Exclusive semi-leptonic decay stands as a pivotal channel in the exploration of heavy flavor physics, primarily due to its straightforward experimental measurability. In this work, we delve into the hadron matrix element and hadron tensor within the context of exclusive semi-leptonic decays. We challenge the conventional exclusive decay theory by introducing a fresh perspective, revealing that while the baryon sector is consistent, the meson sector warrants revision. Employing a novel form factor derived from the Taylor series expansion in our differential width calculations, we demonstrate that fitting experimental data necessitates a more streamlined and minimal parameter set compared to the standard Light Cone Sun Rul(LCSR) form factors. Furthermore, we propose that our hypothesis can be empirically validated or refuted through the precise measurement of the double differential decay width, offering a tangible path forward for experimental validation.

Figures (4)

• Figure 1: Comparison of the differential decay rates of $\Lambda_c \to \Lambda+e^{+}+v_{e}$BESIII:2022ysawith different parameters.
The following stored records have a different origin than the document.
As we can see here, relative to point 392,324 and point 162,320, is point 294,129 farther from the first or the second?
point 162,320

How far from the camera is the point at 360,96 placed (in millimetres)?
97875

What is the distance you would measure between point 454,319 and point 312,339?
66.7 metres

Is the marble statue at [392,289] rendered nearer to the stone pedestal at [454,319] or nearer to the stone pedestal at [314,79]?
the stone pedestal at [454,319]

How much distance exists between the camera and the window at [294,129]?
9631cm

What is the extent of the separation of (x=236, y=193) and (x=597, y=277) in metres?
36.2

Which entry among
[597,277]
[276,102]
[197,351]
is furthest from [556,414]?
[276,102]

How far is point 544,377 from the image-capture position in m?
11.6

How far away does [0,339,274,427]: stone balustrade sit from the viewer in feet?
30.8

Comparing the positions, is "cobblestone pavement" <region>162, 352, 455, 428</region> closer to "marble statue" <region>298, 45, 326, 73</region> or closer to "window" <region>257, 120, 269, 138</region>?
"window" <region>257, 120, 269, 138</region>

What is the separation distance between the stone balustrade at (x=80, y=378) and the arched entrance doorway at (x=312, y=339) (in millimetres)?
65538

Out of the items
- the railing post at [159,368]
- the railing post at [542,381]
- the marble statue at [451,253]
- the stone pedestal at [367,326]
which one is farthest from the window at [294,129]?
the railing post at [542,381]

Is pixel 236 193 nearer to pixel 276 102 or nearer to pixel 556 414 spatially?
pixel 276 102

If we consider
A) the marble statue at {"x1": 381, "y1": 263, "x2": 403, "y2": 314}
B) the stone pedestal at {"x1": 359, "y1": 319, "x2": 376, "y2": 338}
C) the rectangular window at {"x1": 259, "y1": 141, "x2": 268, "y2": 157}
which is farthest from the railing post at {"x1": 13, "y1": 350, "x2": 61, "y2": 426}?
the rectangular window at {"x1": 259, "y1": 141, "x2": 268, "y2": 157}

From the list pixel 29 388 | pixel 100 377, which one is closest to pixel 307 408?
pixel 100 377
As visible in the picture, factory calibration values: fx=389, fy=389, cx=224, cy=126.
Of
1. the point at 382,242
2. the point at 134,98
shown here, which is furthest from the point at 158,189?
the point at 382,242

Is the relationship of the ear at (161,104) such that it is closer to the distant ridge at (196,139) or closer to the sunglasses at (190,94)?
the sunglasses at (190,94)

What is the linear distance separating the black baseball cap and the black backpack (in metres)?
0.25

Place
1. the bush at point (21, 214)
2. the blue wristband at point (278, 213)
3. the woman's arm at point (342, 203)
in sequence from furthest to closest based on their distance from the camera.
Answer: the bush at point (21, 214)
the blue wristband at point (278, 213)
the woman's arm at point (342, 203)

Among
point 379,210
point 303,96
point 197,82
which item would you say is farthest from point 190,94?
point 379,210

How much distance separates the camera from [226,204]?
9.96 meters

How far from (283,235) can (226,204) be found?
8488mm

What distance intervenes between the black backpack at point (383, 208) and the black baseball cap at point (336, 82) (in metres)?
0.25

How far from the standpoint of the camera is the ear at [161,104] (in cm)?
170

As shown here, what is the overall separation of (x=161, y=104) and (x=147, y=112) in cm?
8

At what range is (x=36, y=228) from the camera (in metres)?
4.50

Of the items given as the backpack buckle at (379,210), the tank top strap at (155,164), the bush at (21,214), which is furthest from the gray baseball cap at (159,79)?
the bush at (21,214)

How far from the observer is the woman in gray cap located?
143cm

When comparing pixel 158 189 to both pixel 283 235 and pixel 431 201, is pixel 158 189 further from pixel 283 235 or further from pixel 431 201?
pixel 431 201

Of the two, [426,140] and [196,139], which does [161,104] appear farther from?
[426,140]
The blue line has two parameters with total uncertainty, the red line has one parameter, and the yellow dots are data point.
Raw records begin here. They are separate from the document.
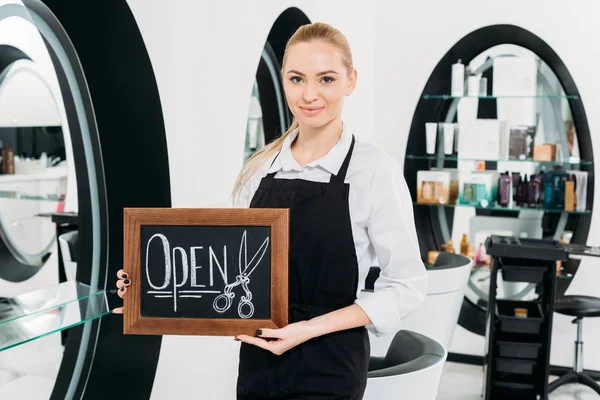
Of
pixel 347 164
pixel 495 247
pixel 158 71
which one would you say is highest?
pixel 158 71

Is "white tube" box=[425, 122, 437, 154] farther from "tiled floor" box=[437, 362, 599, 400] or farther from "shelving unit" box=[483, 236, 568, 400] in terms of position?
"tiled floor" box=[437, 362, 599, 400]

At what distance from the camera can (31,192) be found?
6.71 feet

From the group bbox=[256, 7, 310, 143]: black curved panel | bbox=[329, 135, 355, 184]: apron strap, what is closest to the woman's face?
bbox=[329, 135, 355, 184]: apron strap

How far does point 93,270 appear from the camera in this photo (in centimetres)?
229

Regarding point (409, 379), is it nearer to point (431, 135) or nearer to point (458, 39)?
point (431, 135)

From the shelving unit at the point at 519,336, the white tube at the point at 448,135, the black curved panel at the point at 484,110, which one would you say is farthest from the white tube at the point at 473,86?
the shelving unit at the point at 519,336

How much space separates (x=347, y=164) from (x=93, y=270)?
3.86ft

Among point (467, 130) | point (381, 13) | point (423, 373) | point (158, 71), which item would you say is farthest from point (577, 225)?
point (158, 71)

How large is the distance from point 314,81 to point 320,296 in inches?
19.3

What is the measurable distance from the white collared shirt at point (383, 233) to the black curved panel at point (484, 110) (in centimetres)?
376

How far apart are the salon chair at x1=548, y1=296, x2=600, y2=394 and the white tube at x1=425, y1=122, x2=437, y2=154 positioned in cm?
150

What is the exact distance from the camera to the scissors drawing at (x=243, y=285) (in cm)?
143

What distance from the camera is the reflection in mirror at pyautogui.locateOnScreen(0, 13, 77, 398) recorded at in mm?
1955

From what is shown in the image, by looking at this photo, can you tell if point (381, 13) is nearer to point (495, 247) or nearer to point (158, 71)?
point (495, 247)
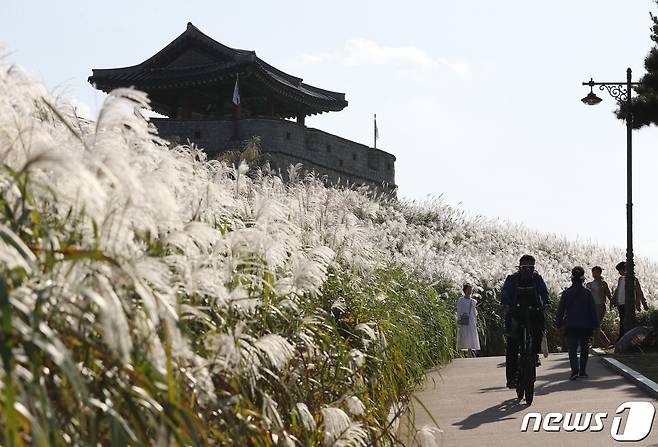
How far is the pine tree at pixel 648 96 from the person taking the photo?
2536 centimetres

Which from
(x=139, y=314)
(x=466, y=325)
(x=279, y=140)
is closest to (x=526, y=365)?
(x=466, y=325)

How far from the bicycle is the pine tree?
15.5m

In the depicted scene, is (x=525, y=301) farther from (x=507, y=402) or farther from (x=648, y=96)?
(x=648, y=96)

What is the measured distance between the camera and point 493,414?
10.3m

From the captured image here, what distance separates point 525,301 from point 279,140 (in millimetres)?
29772

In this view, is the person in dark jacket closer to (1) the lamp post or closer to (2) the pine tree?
(1) the lamp post

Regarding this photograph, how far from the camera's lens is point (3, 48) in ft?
17.0

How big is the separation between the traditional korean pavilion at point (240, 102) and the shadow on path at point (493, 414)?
29357 mm

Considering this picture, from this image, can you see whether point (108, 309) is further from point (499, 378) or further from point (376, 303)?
point (499, 378)

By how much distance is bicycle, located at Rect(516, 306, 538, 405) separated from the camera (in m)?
10.9

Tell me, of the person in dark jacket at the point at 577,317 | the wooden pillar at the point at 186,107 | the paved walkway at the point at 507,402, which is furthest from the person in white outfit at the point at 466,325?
the wooden pillar at the point at 186,107

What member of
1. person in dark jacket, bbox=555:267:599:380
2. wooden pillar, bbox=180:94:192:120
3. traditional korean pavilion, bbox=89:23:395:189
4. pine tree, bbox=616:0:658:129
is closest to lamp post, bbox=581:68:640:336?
pine tree, bbox=616:0:658:129

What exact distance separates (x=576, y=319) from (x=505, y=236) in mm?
27700

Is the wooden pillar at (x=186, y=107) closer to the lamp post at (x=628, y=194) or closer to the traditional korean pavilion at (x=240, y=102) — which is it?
the traditional korean pavilion at (x=240, y=102)
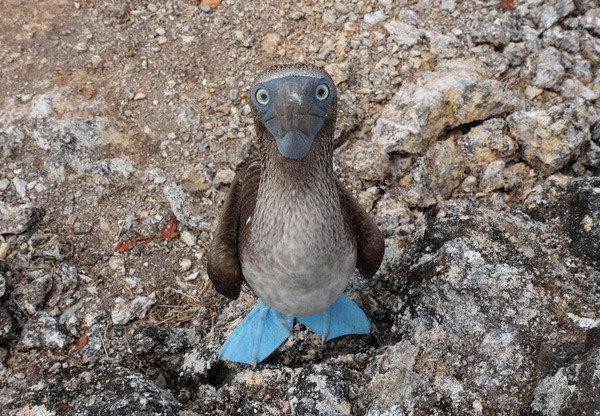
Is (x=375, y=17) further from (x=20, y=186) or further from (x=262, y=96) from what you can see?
(x=20, y=186)

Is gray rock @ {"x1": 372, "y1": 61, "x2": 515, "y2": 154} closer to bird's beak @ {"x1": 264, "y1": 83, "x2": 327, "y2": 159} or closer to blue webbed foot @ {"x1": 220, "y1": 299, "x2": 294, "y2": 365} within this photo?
blue webbed foot @ {"x1": 220, "y1": 299, "x2": 294, "y2": 365}

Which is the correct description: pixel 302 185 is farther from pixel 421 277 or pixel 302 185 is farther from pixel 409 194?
pixel 409 194

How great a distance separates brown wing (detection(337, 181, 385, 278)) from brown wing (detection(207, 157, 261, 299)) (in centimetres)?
53

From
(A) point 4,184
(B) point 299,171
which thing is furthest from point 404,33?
(A) point 4,184

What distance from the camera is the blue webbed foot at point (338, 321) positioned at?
3.29 m

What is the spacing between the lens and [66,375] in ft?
8.95

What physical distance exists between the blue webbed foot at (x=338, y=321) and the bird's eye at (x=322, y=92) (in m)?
1.40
• Figure 2: Comparison of the differential decay rates of $\Lambda_c \to \Lambda+e^{+}+v_{e}$BESIII:2022ysawith different parameters. The blue line has two parameters, the red line has two parameters, the green line has four parameters , and the yellow dots are data point.
• Figure 3: Comparison of the differential decay rates of $\bar{B}^0\to D^{*+} +e^{-}+v_{e}$Belle-II:2023okj with different parameters. The blue line has two parameters with total uncertainty, and the red line has one parameter, and the black dots are data with total uncertainty.
• Figure 4: The distribution of electron energy, neutrino energy, and lepton energy at low($\frac{\hat{q^2}|_{\text{max}}}{50}$) , middle($\frac{\hat{q^2}|_{\text{max}}}{2}$) , high($\frac{49\hat{q^2}|_{\text{max}}}{50}$) $\hat{q^2}$.